- Erabaru - http://www.erabaru.net -

Renminbi Terdepresiasi hingga Tembus 6.55 Akibat Bank Sentral Menurunkan Quasi

Oleh Yang Muchun

Nilai tukar Renminbi terhadap Dollar AS di pusat perdagangan valuta asing antar Bank Tiongkok pada Senin (29/2/2016) mengalami penurunan drastis yang diakibatkan oleh Bank Sentral Tiongkok menurunkan quasi yang diberlakukan kepada lembaga keuangan dalam negeri. Nilai tukar Renminbi onshore dan offshore langsung terdepresiasi hingga menembus 6.55 per Dollar AS.

Media keuangan Tiongkok Caixin, Senin (29/2/2016) melaporkan bahwa, onshore Renminbi (CNY) terus melorot sejak pembukaan perdagangan dan tercatat pada pukul 16:38 sore hari itu. Renminbi jatuh ke nilai 6.5471 yang berarti sudah terdepresiasi sebanyak 0.09 %. Sementara offshore Renminbi juga menunjukkan tren melemah. Tercatat pada saat yang sama hari itu, nilai tukar Renminbi offshore jatuh ke 6.5484, terdepresiasi sebanyak 0.05 %

Sore hari itu, Bank Sentral Tiongkok mengumumkan penurunan rasio cadangan deposito wajib lembaga keuangan Tiongkok sebesar 0.5 % yang mulai diberlakukan Selasa (1/3/2016). Setelah pengumuman, nilai tukar Renminbi baik onshore maupun offshore terdepresiasi dengan cepat. Sampai pukul 20:49 semalam (29 Pebruari) nilai tukar Renminbi onshore jatuh hingga 6.5539 dan yang offshore jatuh hingga 6.5588 per Dollar AS.
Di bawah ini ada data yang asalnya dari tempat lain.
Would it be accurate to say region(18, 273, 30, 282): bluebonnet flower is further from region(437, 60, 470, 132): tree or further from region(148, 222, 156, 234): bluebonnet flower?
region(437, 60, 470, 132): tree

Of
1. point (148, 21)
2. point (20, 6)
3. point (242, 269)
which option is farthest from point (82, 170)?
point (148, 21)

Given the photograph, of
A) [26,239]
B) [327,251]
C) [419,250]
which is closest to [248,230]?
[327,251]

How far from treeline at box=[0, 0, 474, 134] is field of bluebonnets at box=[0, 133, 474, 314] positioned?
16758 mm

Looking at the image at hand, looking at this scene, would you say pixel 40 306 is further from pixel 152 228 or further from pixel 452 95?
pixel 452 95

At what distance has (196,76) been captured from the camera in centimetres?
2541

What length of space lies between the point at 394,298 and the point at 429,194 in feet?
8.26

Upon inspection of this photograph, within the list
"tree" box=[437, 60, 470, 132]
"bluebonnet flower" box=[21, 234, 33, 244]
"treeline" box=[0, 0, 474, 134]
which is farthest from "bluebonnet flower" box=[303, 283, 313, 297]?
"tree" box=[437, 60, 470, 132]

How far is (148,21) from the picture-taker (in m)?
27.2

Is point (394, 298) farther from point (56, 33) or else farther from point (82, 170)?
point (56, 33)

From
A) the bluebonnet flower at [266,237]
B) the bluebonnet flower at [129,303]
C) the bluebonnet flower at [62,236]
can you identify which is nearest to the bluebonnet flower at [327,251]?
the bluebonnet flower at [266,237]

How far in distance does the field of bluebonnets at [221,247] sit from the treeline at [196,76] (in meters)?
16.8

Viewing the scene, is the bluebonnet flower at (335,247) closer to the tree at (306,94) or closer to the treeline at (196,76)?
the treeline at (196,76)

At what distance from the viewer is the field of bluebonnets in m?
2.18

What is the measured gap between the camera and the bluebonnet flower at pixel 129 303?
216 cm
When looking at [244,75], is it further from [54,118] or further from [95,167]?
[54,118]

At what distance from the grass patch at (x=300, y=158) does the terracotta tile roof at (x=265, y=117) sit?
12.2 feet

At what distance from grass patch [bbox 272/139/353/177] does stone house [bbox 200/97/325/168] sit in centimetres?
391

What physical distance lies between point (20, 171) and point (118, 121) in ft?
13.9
Analis keuangan Barclays, Ajay Rajadhyaksha dan Jian Chang mengatakan, penurunan terus nilai tukar mata uang Tiongkok dapat meningkatkan resiko buat Tiongkok yang berupa pengurasan cadangan devisa mereka. Jadi, jika penurunan itu masih berlangsung seperti tingkat saat ini, maka cadangan devisa Tiongkok di masa 6 – 12 bulan ke depan bakal terkuras hingga level yang sangat mengganggu. Oleh karena itu, yang dibutuhkan otoritas keuangan saat ini adalah menerapkan kontrol modal, pengetatan moneter dan langkah-langkah untuk mencegah pelarian modal.

Menurut analisa 2 orang ahli tersebut bahwa jika saja Bank Sentral Tiongkok membiarkan Renminbi terdepresiasi lagi, mungkin bisa menimbulkan kekhawatiran investor terhadap situasi ekonomi global. Dan menciptakan efek domino bagi Bank sentral negara lainnya. Sebaliknya bisa menciptakan peluang ekspor harga murah komoditas Tiongkok. Tetapi bagi Tiongkok yang ekonominya berorientasi ekspor, kontrol modal yang ketat juga tidak efektif, karena kebijakan pengetatan hanya dapat menyebabkan pertumbuhan ekonomi semakin lamban dan mempersulit pembayaran hutang.

Beberapa analis berpendapat bahwa depresiasi berlebihan yang terjadi pada mata uang Tiongkok dapat memicu gejolak pasar keuangan internasional, spekulasi pasar hingga perang mata uang global.